Nepali Automatic Speech Recognition (ONNX CTC)

This repository contains a Nepali ASR model converted to ONNX and tuned for noisy conditions. The base architecture is from: https://huggingface.co/ai4bharat/indicconformer_stt_ne_hybrid_ctc_rnnt_large

Model summary:

  • Parameters: ~129M
  • Decoder: CTC (greedy decoding)
  • Variants:
    • model_ctc.onnx (FP model, 420.22 MB)
    • model_ctc_quantized.onnx (INT8 quantized, 133.94 MB)

Files

  • model_ctc.onnx: full-size ONNX model
  • model_ctc_quantized.onnx: quantized ONNX model
  • model_config.yaml: NeMo config (preprocessor + vocabulary)
  • local_onnx_asr_inference.ipynb: notebook for local testing
  • instruction.txt: post-upload guide for Hugging Face Spaces

Load and Use the Model

Install dependencies:

pip install onnxruntime soundfile scipy numpy pyyaml omegaconf torch "nemo_toolkit[asr]"

Example inference script:

import numpy as np
import onnxruntime as ort
import soundfile as sf
import torch
import yaml
from omegaconf import OmegaConf
from scipy.signal import resample_poly
from nemo.collections.asr.modules import AudioToMelSpectrogramPreprocessor

ONNX_PATH = "model_ctc_quantized.onnx"  # or "model_ctc.onnx"
CONFIG_PATH = "model_config.yaml"
AUDIO_PATH = "sample.wav"

# Load config
try:
    conf = OmegaConf.load(CONFIG_PATH)
except Exception:
    with open(CONFIG_PATH, "r", encoding="utf-8") as f:
        conf = OmegaConf.create(yaml.safe_load(f))

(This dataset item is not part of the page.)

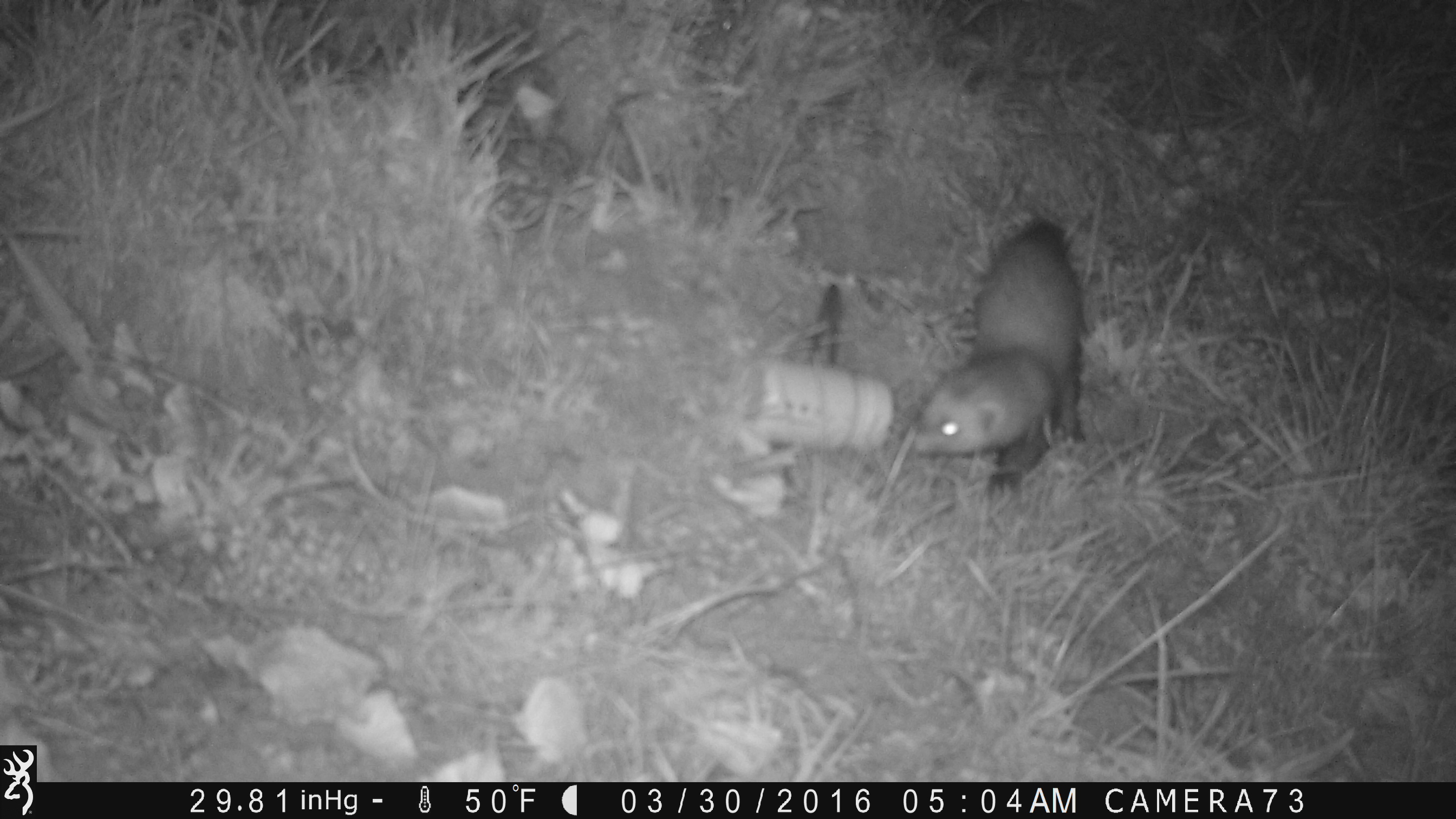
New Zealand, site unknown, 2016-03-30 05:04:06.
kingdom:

preprocessor_cfg = OmegaConf.to_container(conf.preprocessor, resolve=True)
preprocessor_cfg.pop("_target_", None)
preprocessor = AudioToMelSpectrogramPreprocessor(**preprocessor_cfg)
preprocessor.eval()
SAMPLE_RATE = preprocessor_cfg["sample_rate"]

vocabulary = (
    conf.get("aux_ctc", {}).get("decoder", {}).get("vocabulary", None)
    or conf.get("decoder", {}).get("vocabulary", None)
)

session = ort.InferenceSession(ONNX_PATH, providers=["CPUExecutionProvider"])
session_ins = session.get_inputs()
main_input = next((x for x in session_ins if "length" not in x.name.lower()), session_ins[0])
length_input = next((x for x in session_ins if "length" in x.name.lower()), None)

def _length_dtype(meta):
    return np.int32 if meta and "int32" in meta.type else np.int64

def decode_ctc(logits, encoded_len, vocab):
    greedy = logits[0].argmax(axis=-1)[: int(encoded_len[0])]
    blank_id = logits.shape[-1] - 1
    collapsed, prev = [], None
    for t in greedy:
        t = int(t)
        if t == prev or t == blank_id:
            prev = t
            continue
        collapsed.append(t)
        prev = t

    if not vocab:
        return str(collapsed)

    text = ""
    for i in collapsed:
        if 0 <= i < len(vocab):
            tok = vocab[i]
            if tok.startswith("##"):
                text += tok[2:]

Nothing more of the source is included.